4.The internet is my new favorite cookbook
I didn’t have the “Fanny Farmer” cookbook with me. Nor did I have one of my prized possessions, my mother’s “Mastering the Art of French Cooking,” by Julia Child, et al. But as I rushed out the door in March to come to the Island, I did have the presence of mind to pack a few recipes I was planning to try, along with the special section from The Times called “One Pot, Pan, Skillet” that ran in February.

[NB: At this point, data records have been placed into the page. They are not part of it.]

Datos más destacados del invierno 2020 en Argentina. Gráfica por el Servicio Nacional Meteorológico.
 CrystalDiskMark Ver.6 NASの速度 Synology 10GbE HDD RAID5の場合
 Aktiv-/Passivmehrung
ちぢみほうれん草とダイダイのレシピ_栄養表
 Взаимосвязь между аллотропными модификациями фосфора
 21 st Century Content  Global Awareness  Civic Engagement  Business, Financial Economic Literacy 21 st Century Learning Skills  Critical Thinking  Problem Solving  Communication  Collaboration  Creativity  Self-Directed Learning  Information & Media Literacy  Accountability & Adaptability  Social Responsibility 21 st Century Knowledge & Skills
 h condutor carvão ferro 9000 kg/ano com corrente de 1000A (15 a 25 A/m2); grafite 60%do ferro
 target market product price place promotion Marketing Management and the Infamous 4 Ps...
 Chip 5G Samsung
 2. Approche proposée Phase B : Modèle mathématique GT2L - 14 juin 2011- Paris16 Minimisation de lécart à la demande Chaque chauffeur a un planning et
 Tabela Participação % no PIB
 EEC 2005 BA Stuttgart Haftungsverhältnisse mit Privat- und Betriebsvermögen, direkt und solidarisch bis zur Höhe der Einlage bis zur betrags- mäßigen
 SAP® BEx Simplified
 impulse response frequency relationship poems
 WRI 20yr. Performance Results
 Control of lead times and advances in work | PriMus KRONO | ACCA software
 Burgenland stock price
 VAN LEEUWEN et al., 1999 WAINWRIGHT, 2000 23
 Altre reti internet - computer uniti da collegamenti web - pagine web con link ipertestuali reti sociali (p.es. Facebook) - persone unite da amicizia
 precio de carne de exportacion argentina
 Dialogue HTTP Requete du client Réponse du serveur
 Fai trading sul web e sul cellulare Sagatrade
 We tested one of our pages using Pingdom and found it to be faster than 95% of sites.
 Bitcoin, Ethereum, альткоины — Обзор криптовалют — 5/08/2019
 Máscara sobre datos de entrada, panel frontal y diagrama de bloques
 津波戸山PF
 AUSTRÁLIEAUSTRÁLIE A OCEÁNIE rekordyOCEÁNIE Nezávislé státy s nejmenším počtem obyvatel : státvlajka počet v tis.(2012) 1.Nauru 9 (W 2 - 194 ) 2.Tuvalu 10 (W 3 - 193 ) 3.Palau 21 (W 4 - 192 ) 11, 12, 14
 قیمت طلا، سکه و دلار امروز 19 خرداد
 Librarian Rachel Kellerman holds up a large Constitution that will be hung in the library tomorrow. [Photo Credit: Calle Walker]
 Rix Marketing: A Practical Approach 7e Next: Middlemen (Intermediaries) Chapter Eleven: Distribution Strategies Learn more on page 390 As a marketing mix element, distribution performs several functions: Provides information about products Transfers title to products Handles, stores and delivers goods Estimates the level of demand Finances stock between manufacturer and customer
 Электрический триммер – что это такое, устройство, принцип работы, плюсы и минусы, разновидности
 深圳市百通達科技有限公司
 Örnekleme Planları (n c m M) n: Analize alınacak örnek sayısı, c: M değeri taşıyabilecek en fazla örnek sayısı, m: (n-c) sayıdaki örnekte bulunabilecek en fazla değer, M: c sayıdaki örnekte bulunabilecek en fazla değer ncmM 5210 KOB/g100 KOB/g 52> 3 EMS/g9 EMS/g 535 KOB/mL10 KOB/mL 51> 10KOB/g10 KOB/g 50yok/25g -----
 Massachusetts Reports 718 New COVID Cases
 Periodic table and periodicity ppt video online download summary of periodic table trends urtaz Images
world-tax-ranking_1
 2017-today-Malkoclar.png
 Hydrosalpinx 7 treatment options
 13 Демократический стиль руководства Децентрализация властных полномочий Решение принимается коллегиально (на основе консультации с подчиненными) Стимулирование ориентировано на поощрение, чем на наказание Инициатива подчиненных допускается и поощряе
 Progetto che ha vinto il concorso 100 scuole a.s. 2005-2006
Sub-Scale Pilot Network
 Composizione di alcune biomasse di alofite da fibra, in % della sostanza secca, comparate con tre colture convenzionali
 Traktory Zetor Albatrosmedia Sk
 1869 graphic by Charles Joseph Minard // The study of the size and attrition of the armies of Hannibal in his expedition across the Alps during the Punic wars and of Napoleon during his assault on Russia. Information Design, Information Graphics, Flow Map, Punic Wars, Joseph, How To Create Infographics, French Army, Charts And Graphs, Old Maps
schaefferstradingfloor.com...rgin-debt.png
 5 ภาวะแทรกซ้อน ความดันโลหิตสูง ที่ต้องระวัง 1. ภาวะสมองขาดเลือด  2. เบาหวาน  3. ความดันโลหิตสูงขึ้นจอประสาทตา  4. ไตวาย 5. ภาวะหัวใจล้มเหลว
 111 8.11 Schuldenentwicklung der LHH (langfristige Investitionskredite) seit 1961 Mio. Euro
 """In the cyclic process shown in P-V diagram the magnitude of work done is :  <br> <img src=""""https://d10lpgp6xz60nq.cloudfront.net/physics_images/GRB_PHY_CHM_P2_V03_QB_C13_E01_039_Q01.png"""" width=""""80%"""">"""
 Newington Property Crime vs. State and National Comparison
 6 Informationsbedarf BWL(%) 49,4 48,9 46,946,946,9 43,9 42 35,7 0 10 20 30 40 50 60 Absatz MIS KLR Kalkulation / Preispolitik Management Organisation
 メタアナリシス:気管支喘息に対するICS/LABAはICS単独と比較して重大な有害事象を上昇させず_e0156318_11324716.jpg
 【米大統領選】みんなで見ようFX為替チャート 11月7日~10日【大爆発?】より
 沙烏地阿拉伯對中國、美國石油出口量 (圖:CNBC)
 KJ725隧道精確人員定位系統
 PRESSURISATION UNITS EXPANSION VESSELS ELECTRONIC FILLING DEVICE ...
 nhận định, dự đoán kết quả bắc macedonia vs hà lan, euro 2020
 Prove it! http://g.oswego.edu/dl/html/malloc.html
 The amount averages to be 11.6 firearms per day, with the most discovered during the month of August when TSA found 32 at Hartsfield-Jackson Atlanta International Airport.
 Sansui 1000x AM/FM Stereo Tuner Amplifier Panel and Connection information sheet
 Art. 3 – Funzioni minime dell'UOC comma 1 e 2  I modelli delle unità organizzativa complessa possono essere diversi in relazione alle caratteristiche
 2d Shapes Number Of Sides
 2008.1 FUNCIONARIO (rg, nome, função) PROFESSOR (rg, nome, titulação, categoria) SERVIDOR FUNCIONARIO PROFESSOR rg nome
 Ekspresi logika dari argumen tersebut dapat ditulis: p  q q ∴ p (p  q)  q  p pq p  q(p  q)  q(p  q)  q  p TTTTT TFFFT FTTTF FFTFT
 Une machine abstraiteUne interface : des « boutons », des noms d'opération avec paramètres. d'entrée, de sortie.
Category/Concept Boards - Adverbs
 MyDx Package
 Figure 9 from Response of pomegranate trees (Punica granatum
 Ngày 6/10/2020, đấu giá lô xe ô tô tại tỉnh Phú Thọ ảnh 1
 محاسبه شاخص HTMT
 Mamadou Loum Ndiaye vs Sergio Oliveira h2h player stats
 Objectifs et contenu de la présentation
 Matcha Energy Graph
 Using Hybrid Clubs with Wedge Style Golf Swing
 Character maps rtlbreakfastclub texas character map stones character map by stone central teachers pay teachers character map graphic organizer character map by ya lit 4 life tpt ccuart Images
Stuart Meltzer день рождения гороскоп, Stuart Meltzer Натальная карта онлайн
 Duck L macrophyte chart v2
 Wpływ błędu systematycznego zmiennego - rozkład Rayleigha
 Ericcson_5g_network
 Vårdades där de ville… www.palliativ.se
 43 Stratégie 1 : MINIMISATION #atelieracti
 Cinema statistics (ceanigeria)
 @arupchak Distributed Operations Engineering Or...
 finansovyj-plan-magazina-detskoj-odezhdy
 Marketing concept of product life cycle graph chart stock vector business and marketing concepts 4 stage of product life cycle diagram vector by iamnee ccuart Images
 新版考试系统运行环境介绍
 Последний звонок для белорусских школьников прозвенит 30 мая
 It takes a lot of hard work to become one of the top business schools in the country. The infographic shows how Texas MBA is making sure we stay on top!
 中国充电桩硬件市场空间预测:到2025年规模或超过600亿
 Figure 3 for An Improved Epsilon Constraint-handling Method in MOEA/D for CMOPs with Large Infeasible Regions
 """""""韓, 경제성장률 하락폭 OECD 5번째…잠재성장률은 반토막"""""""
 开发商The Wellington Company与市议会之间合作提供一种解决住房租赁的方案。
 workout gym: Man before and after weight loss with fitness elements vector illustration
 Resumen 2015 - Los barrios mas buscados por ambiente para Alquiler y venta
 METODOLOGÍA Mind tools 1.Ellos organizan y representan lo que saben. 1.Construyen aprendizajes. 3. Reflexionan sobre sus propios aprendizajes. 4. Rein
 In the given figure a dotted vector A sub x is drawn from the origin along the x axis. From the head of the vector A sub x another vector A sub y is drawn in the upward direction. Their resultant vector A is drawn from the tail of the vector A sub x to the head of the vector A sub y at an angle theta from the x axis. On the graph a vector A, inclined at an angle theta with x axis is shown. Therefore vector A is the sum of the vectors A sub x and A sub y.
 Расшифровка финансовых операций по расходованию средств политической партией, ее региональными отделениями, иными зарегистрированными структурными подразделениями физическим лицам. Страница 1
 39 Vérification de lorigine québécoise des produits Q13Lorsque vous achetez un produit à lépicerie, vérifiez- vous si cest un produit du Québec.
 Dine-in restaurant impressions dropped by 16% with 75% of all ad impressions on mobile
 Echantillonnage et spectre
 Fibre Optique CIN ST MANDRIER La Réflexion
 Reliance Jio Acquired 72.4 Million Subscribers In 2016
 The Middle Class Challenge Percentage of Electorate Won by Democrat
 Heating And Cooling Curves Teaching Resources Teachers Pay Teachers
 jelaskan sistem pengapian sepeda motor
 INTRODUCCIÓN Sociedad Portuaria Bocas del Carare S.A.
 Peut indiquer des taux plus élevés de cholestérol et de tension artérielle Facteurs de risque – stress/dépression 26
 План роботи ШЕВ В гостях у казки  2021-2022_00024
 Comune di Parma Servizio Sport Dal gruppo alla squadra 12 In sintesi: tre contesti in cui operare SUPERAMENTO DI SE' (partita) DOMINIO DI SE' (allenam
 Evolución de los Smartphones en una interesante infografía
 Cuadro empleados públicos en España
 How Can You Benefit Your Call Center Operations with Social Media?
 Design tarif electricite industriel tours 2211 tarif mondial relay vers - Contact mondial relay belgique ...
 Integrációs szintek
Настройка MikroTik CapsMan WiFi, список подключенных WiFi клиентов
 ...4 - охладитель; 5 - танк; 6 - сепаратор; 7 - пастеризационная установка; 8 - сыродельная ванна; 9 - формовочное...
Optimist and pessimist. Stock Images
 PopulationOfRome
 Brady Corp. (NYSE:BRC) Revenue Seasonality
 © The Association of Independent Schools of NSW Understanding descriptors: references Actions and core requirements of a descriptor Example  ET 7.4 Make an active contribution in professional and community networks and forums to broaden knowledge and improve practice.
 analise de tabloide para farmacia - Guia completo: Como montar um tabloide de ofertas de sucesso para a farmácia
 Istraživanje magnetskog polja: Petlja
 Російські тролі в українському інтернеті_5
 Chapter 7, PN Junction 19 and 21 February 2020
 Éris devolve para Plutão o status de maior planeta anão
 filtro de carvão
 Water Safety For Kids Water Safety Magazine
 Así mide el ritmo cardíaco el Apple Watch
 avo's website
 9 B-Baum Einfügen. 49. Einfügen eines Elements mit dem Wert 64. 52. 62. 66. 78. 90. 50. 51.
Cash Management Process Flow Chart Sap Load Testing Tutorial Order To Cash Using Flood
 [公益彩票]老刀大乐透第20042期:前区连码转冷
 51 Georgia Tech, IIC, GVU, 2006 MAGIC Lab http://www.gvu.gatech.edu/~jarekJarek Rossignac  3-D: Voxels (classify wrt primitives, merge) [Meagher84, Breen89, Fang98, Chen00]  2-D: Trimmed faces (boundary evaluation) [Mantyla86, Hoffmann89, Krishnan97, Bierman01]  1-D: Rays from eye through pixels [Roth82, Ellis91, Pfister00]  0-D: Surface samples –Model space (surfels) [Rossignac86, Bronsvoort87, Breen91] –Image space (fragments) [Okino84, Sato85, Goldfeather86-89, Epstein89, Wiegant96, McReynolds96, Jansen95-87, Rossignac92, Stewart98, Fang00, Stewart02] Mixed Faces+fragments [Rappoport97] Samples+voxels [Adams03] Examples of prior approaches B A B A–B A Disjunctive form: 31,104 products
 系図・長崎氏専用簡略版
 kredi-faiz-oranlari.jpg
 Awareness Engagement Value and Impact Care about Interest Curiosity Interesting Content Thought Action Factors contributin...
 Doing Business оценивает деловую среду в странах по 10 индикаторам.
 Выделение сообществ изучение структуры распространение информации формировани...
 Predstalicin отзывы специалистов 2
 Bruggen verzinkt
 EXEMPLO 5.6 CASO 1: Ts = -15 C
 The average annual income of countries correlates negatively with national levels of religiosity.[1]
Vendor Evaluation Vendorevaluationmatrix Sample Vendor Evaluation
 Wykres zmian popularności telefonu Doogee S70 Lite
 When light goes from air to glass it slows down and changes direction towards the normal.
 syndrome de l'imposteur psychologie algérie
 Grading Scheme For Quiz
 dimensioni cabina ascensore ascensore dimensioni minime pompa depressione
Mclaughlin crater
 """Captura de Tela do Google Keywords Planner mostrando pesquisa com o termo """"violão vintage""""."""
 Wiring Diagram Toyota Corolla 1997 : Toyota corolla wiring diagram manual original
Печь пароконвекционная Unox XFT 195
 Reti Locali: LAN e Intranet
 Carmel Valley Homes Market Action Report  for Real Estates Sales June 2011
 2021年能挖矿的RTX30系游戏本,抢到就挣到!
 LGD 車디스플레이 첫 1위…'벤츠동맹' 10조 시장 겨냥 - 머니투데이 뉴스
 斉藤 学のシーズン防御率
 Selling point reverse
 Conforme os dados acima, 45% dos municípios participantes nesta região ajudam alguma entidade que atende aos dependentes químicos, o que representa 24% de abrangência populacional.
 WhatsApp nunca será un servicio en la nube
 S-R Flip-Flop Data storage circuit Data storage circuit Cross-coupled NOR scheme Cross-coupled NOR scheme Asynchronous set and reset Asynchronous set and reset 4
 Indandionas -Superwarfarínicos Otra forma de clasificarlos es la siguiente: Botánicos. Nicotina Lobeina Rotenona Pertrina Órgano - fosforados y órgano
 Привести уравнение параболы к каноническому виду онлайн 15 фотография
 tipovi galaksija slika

And, importantly, I did have my Macbook. This means I could Google any ingredient that we had on hand and find plenty of good recipes. In the past few months, thanks to the magic of YouTube, Gordon Ramsay helped me to make beef short ribs, Jacques Pepin taught me the difference between a country and a real French omelette and Alison Roman showed me how to caramelize shallots and anchovies into the most incredible pasta dish ever.
5. Food lasts a long time if you treat it properly
From the moment it’s picked, pickled, bottled, canned or butchered, all food is in a race against time necessary to bring it to perfection — fruit is sweetest when it’s just picked; steak is best after three weeks of dry aging; we wait 25 years for scotch to mellow in an oaken cask. On the back end is the time it takes for air and microbes to decompose it back into the earth. We are challenged to find the sweet spot of flavor, nutrition and freshness.
If we store our leftovers in a Tupperware-type bowl and burp the bowl to remove the air, they won’t get woolly. If we refrigerate those leftovers as soon after cooking as possible and take the trouble to re-heat them in the same way they were cooked — not necessarily in a microwave (hint to the pizza lovers amongst us) — and if we plan our meals thoughtfully through the entire week and not just through the next meal, we could keep our food costs in check, save the time it takes to cook and thanks to the magic of marination, we’d find that often, leftovers taste better the second day.
In sum, food is magical. During this pandemic, I hope you are also discovering a few new things about food and, like me, are learning a greater respect for food, too.
Oh, and celebrate food by setting a nice table. Light candles. Say the grace you learned as a child. Put on a pretty blouse. Share your food with others. Use it to nourish, bridge, glue and pass on the love.
Jacquelyn Ottman, a native New Yorker and an advocate for zero waste, spent the first 60 days of the pandemic on Shelter Island as a house guest of Hay Beach resident Karen Kiaer.